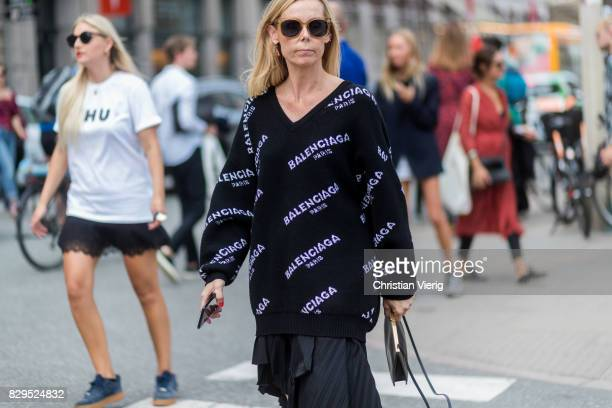 A guest wearing a black Balenciaga sweater with v neck outside Baum Und Pferdgarten on August 10 2017 in Copenhagen Denmark
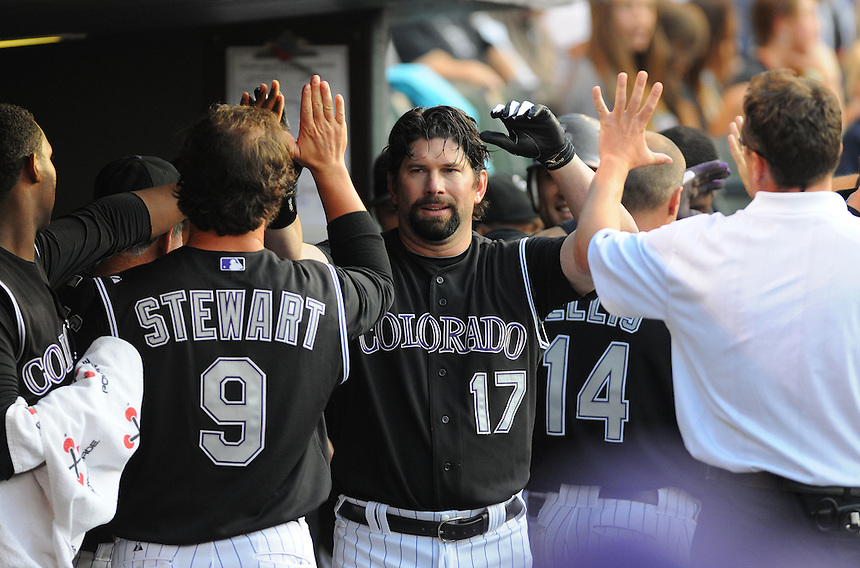 20 JULY 2011: Colorado Rockies first baseman Todd Helton (17) celebrates a two-run homerun in the dugout with teammates during a regular season game between the Atlanta Braves and the Colorado Rockies at Coors Field in Denver, Colorado. Rockies walked off against the Braves, winning 3-2 in 9 innings. *****For Editorial Use Only*****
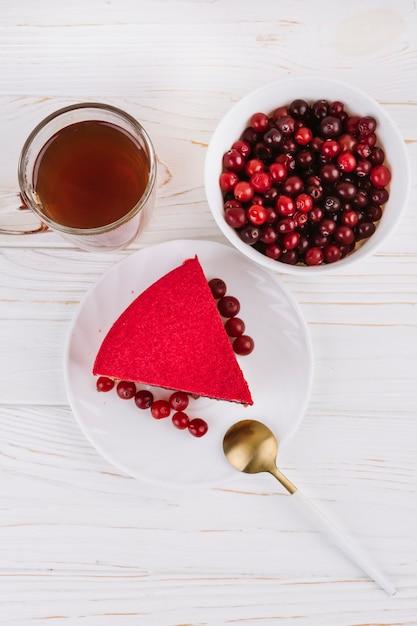 Une vue de dessus de la tranche de gâteau aux baies de cassis rouge sur une plaque blanche sur le fond texturé en bois Photo gratuit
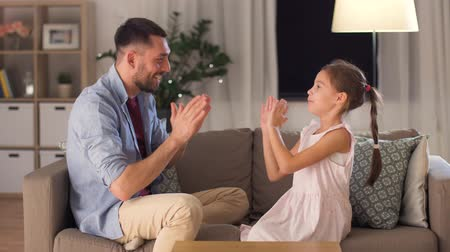 pre hispanic : father and daughter playing clapping game at home Stock Footage
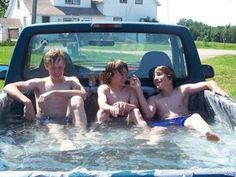 Pickup truck swimming pool. You know you are a Redneck when...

# Your goal:
Print the full listing above exactly. Pictures stay out of the copy.

# Answer for the task:
 A guest wearing a black Balenciaga sweater with v neck outside Baum Und Pferdgarten on August 10 2017 in Copenhagen Denmark
 20 JULY 2011: Colorado Rockies first baseman Todd Helton (17) celebrates a two-run homerun in the dugout with teammates during a regular season game between the Atlanta Braves and the Colorado Rockies at Coors Field in Denver, Colorado. Rockies walked off against the Braves, winning 3-2 in 9 innings. *****For Editorial Use Only*****
 Une vue de dessus de la tranche de gâteau aux baies de cassis rouge sur une plaque blanche sur le fond texturé en bois Photo gratuit
 pre hispanic : father and daughter playing clapping game at home Stock Footage
 Pickup truck swimming pool. You know you are a Redneck when...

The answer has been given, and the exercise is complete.